**Artikel:**

- - -

Hidupnya terasa ringan dan sepertinya dia tidak pernah punya masalah. Hidupnya
mengalir seperti air. Istrinya yang sedang hamil tua pun, dia tinggalkan demi
melayani tamu-tamu atau orang yang membutuhkan bantuannya. Istrinya pun tidak
mempermasalahkan “gaya hidup Johny”. Keduanya menikmati hidup.....mengalir dari
hari ke hari.
Ketika mendengar bahwa uskup ada
dalam perjalanan dari Kimaam menuju Okaba, dan minta dijemput di kali (sungai)
Buraka, dia dan teman-temannya tanpa banyak pertimbangan merelakan diri untuk
menjemput. Dia memang sudah amat menguasai medan. Kendaraan Yamaha RX King yang
dirawatnya dengan setia itu, selalu menjadi andalannya. Bersama dengan 2
rekannya dia pergi menjemput uskup dan rombongan di kali Bian. Di bibirnya
selalu terselip sebatang rokok gudang garam. Menurut dia, rokok itu sebagai
penyemangat dan membuat perjalanan menjadi lebih ringan.
Dia juga membawa ransel yang
berisi seluruh peralatan perbengkelan dan onderdil yang diperlukan. Bila sepeda
motor yang ditumpanginya / rekannya mengalami kerusakan atau gangguan kecil,
mereka dengan gampang berhenti di suatu tempat, dan memperbaiki kerusakan itu.

- - -

**Petunjuk tugas:**
Ketik ulang seluruh artikel tentang Johny di atas tanpa mengubah apa pun. Item di bawah ini tidak berperan apa pun di sini.

Baris data pertanyaan spasial

- - -

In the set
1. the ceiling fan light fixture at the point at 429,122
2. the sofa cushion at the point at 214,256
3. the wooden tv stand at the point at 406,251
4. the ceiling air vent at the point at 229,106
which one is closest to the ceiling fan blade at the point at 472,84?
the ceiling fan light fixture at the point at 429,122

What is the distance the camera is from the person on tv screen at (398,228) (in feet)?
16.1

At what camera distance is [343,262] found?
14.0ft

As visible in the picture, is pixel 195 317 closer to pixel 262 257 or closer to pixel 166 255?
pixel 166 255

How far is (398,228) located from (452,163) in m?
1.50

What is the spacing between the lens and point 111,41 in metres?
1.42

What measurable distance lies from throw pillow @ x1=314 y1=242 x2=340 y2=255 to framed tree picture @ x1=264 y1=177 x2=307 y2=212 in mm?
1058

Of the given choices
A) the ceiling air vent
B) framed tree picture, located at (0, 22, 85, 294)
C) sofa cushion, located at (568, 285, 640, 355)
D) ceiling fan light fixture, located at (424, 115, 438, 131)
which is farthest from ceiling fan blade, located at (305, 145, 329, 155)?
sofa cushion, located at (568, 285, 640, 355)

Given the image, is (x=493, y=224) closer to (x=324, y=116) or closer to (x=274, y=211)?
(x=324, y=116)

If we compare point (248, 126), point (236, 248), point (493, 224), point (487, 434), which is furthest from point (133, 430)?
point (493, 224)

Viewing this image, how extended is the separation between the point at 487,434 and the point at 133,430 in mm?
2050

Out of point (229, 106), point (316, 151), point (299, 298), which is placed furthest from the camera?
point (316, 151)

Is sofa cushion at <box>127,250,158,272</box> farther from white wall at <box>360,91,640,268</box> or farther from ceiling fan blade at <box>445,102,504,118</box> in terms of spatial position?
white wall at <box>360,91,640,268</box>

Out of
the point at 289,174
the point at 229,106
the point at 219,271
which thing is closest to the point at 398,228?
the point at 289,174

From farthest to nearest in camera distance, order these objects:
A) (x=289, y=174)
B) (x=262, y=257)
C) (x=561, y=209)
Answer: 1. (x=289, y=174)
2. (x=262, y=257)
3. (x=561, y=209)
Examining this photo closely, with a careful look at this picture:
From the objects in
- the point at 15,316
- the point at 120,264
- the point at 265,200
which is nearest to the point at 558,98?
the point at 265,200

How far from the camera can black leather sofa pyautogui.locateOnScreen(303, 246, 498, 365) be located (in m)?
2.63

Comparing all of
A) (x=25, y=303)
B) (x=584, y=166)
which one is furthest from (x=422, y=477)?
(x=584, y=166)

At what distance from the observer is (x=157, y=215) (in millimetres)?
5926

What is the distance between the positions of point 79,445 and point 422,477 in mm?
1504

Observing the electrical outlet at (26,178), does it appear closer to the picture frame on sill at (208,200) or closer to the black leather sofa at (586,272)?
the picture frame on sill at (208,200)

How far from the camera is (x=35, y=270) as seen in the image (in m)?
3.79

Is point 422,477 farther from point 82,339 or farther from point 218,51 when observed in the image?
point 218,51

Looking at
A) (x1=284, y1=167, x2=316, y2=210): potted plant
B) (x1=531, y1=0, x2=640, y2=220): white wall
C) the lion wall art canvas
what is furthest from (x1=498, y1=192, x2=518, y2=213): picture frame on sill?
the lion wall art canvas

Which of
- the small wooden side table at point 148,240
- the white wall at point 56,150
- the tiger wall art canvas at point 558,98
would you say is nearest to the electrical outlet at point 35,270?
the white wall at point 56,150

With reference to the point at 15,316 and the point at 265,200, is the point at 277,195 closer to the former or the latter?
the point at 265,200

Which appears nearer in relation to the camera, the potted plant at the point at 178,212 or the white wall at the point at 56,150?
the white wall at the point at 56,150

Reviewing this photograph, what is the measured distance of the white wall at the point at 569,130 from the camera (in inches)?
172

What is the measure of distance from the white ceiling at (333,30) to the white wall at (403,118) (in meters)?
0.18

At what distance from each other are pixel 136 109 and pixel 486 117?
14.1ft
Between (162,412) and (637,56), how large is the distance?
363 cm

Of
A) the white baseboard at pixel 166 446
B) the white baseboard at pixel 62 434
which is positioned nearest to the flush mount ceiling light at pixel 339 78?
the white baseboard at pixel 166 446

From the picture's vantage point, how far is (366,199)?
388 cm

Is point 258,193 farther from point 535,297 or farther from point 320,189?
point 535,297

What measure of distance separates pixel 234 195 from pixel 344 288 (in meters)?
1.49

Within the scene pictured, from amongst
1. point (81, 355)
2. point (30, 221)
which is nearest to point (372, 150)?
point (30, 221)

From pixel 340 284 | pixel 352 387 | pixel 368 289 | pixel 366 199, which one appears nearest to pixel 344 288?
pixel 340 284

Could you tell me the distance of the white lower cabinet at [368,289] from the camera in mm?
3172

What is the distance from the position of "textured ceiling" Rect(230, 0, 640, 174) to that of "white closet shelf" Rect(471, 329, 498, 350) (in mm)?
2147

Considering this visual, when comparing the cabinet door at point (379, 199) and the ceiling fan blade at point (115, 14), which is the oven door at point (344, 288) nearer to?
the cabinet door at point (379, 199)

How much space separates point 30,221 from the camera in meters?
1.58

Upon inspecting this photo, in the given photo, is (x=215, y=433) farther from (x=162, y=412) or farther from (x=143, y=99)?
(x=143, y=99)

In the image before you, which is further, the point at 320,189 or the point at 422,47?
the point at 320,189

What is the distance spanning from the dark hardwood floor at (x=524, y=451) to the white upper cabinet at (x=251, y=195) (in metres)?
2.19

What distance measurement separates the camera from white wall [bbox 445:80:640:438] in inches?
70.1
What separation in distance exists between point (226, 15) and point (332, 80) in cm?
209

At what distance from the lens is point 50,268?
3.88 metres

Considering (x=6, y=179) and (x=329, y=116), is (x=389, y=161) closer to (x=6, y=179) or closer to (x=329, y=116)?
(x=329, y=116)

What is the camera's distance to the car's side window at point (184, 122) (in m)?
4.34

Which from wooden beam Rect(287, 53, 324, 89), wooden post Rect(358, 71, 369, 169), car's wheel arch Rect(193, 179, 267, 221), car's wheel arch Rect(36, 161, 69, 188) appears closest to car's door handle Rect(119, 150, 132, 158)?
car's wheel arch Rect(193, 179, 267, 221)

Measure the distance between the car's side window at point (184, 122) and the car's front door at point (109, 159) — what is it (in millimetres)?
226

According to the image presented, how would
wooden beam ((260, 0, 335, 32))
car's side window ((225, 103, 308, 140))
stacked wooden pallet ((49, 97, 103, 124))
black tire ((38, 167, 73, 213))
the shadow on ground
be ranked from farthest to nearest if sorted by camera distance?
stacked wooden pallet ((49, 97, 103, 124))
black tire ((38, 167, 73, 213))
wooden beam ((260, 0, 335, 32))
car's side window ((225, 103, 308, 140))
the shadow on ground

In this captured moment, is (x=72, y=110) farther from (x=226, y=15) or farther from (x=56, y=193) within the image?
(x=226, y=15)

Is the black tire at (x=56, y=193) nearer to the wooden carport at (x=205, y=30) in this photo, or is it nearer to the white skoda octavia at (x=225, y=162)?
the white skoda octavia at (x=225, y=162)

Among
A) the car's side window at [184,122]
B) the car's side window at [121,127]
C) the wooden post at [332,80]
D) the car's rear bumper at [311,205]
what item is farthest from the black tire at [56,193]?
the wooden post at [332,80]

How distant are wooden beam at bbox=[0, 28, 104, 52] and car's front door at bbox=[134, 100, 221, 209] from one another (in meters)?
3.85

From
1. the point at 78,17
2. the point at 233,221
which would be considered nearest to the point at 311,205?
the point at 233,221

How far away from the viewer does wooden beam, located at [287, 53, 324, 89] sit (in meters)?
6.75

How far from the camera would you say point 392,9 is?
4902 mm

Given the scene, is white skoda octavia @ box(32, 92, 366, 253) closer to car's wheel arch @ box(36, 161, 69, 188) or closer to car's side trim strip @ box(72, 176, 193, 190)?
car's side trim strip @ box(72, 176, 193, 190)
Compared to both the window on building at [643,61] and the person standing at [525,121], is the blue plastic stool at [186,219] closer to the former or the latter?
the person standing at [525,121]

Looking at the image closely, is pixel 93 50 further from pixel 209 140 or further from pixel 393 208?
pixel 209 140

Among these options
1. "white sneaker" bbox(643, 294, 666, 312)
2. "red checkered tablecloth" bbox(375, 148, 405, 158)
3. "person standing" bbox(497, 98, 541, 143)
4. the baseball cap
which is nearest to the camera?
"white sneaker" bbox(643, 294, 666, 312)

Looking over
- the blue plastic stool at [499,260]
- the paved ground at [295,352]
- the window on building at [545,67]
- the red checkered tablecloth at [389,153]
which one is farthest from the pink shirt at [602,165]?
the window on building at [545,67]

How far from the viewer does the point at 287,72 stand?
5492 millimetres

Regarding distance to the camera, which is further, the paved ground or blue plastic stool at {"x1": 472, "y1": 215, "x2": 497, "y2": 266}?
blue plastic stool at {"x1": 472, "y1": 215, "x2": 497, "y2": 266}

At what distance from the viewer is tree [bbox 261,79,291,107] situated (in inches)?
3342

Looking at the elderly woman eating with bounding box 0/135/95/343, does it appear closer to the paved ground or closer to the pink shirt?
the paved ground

- - -

**Jawaban soal:**
Hidupnya terasa ringan dan sepertinya dia tidak pernah punya masalah. Hidupnya
mengalir seperti air. Istrinya yang sedang hamil tua pun, dia tinggalkan demi
melayani tamu-tamu atau orang yang membutuhkan bantuannya. Istrinya pun tidak
mempermasalahkan “gaya hidup Johny”. Keduanya menikmati hidup.....mengalir dari
hari ke hari.
Ketika mendengar bahwa uskup ada
dalam perjalanan dari Kimaam menuju Okaba, dan minta dijemput di kali (sungai)
Buraka, dia dan teman-temannya tanpa banyak pertimbangan merelakan diri untuk
menjemput. Dia memang sudah amat menguasai medan. Kendaraan Yamaha RX King yang
dirawatnya dengan setia itu, selalu menjadi andalannya. Bersama dengan 2
rekannya dia pergi menjemput uskup dan rombongan di kali Bian. Di bibirnya
selalu terselip sebatang rokok gudang garam. Menurut dia, rokok itu sebagai
penyemangat dan membuat perjalanan menjadi lebih ringan.
Dia juga membawa ransel yang
berisi seluruh peralatan perbengkelan dan onderdil yang diperlukan. Bila sepeda
motor yang ditumpanginya / rekannya mengalami kerusakan atau gangguan kecil,
mereka dengan gampang berhenti di suatu tempat, dan memperbaiki kerusakan itu.